HW2: Public Health Data Investigation

Understanding Study Design, Data Collection, and Descriptive Statistics

Author

🏥 The Case

Welcome back, Statistical Detective!

Your work has caught the attention of the County Public Health Department. Dr. Sarah Martinez, the Director of Community Health, needs your help analyzing health data and evaluating research studies.

“We’re facing multiple public health challenges,” Dr. Martinez explains. “Childhood obesity rates are climbing, vaccination coverage varies across neighborhoods, and we’re seeing concerning patterns in chronic disease prevalence. We have data from various sources, but we need someone who understands both study design and data analysis to help us make evidence-based decisions. We also need to evaluate published health studies to inform our policies.”

Your mission: Use your knowledge of study design, data collection methods, and descriptive statistics to help the Public Health Department make informed decisions!

Question 1: Recognizing Well-Designed Studies

Dr. Martinez shares three different approaches the department is considering for studying the effectiveness of a new diabetes prevention program.

Study A: The department plans to recruit 200 volunteers who are interested in the program. Half will participate in the 12-week program, and half will be asked to wait. Participants will know which group they’re in, and researchers will measure blood glucose levels before and after.

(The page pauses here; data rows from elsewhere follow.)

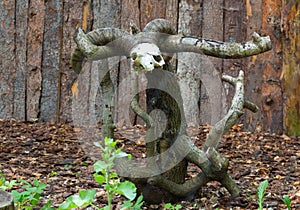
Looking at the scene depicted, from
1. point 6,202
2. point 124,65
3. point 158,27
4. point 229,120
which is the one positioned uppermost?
point 158,27

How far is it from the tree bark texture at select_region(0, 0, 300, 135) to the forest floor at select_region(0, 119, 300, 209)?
19 centimetres

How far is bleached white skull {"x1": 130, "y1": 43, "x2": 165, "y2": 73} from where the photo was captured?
3119 millimetres

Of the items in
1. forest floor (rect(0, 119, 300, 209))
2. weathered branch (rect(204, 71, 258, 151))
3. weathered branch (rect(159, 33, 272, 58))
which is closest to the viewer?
weathered branch (rect(159, 33, 272, 58))

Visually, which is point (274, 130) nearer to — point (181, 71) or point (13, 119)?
point (181, 71)

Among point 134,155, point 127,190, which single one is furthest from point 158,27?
point 134,155

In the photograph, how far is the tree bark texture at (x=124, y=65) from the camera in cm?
549

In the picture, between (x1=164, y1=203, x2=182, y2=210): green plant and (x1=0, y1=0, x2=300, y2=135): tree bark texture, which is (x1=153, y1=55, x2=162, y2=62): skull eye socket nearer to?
(x1=164, y1=203, x2=182, y2=210): green plant

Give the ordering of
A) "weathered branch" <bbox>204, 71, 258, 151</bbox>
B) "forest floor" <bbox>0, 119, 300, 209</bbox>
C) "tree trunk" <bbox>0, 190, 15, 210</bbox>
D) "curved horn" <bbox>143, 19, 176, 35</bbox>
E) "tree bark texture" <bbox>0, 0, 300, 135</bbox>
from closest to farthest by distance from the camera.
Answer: "tree trunk" <bbox>0, 190, 15, 210</bbox> → "curved horn" <bbox>143, 19, 176, 35</bbox> → "weathered branch" <bbox>204, 71, 258, 151</bbox> → "forest floor" <bbox>0, 119, 300, 209</bbox> → "tree bark texture" <bbox>0, 0, 300, 135</bbox>

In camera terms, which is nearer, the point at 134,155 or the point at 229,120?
the point at 229,120

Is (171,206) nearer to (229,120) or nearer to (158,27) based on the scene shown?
(229,120)

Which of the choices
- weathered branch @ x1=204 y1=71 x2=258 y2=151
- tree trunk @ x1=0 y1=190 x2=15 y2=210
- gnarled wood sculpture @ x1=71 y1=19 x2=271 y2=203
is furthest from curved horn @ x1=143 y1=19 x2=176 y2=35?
tree trunk @ x1=0 y1=190 x2=15 y2=210

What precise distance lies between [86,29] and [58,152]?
4.23ft

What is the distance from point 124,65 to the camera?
5.82 m

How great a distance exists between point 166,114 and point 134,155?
4.61ft
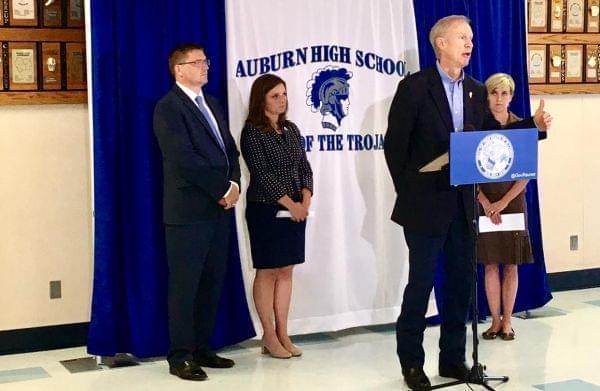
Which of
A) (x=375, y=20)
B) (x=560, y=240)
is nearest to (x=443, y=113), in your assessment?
(x=375, y=20)

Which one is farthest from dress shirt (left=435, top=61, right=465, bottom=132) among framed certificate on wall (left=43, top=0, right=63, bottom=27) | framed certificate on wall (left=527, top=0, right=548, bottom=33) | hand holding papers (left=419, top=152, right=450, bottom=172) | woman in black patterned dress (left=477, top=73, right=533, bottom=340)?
framed certificate on wall (left=527, top=0, right=548, bottom=33)

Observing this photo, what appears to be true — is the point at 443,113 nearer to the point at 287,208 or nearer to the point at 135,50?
the point at 287,208

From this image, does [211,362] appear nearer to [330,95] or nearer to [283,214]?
[283,214]

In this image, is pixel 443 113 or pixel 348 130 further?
pixel 348 130

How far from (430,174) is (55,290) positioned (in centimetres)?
233

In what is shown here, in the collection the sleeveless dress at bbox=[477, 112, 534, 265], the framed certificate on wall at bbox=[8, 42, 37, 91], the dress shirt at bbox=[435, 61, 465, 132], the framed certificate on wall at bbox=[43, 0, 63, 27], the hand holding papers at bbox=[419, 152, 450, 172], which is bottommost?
the sleeveless dress at bbox=[477, 112, 534, 265]

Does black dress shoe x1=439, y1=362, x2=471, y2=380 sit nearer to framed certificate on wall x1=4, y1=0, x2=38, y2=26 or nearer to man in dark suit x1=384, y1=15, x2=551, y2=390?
man in dark suit x1=384, y1=15, x2=551, y2=390

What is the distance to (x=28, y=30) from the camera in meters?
5.30

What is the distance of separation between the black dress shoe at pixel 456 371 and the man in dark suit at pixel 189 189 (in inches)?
47.3

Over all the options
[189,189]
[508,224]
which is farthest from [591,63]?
[189,189]

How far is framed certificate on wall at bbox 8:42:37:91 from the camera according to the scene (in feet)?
17.4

Study B: The department will randomly assign 300 eligible participants to either the new prevention program or the standard health education program currently offered. Neither participants nor the health educators measuring outcomes will know which program is the “new” one. The study will be conducted at three different community health centers.

Study C: The department will offer the new program at one community center and compare outcomes to another community center that continues with standard care. The same nurse will measure blood glucose for all participants.

a. Key features of study design

For each study (A, B, and C), identify whether the following features are present. Fill in the table:

Feature	Study A	Study B	Study C
Random assignment	Yes / No	Yes / No	Yes / No
Control group	Yes / No	Yes / No	Yes / No
Blinding (participants)	Yes / No	Yes / No	Yes / No
Blinding (outcome assessors)	Yes / No	Yes / No	Yes / No
Replication (multiple sites/groups)	Yes / No	Yes / No	Yes / No

b. Best study design

Which study (A, B, or C) has the strongest design? Explain why, referencing at least THREE specific design features that make it superior.

c. Potential problems

For the study you didn’t choose as strongest: - Identify at least TWO design weaknesses - Explain how each weakness could affect the study’s conclusions

Question 2: Identifying Biases in Data Collection

The Public Health Department wants to understand vaccination rates in the community. They’re considering different data collection approaches.

Scenario 1: Post a survey on the department’s Facebook page asking parents about their children’s vaccination status.

Scenario 2: Send a survey to a random sample of households selected from the county’s registered voter list.

Scenario 3: Call households randomly selected from county birth records of children born 2-5 years ago.

Scenario 4: Ask pediatricians to have parents in their waiting rooms fill out surveys.

a. Define bias types

In your own words, define:

Convenience sampling:
Voluntary response bias:
Confounding:

b. Identify biases

For each scenario (1-4), identify what type(s) of bias might be present and explain how this bias could affect the results:

Scenario	Type(s) of Bias	Impact on Conclusions
1
2
3
4

c. Best approach

Which scenario would give the most reliable estimate of vaccination rates in the community? Justify your answer.

d. Real-world confounding

Suppose the department finds that neighborhoods with lower vaccination rates also have higher rates of childhood illness. A researcher concludes: “Low vaccination rates cause higher illness rates.”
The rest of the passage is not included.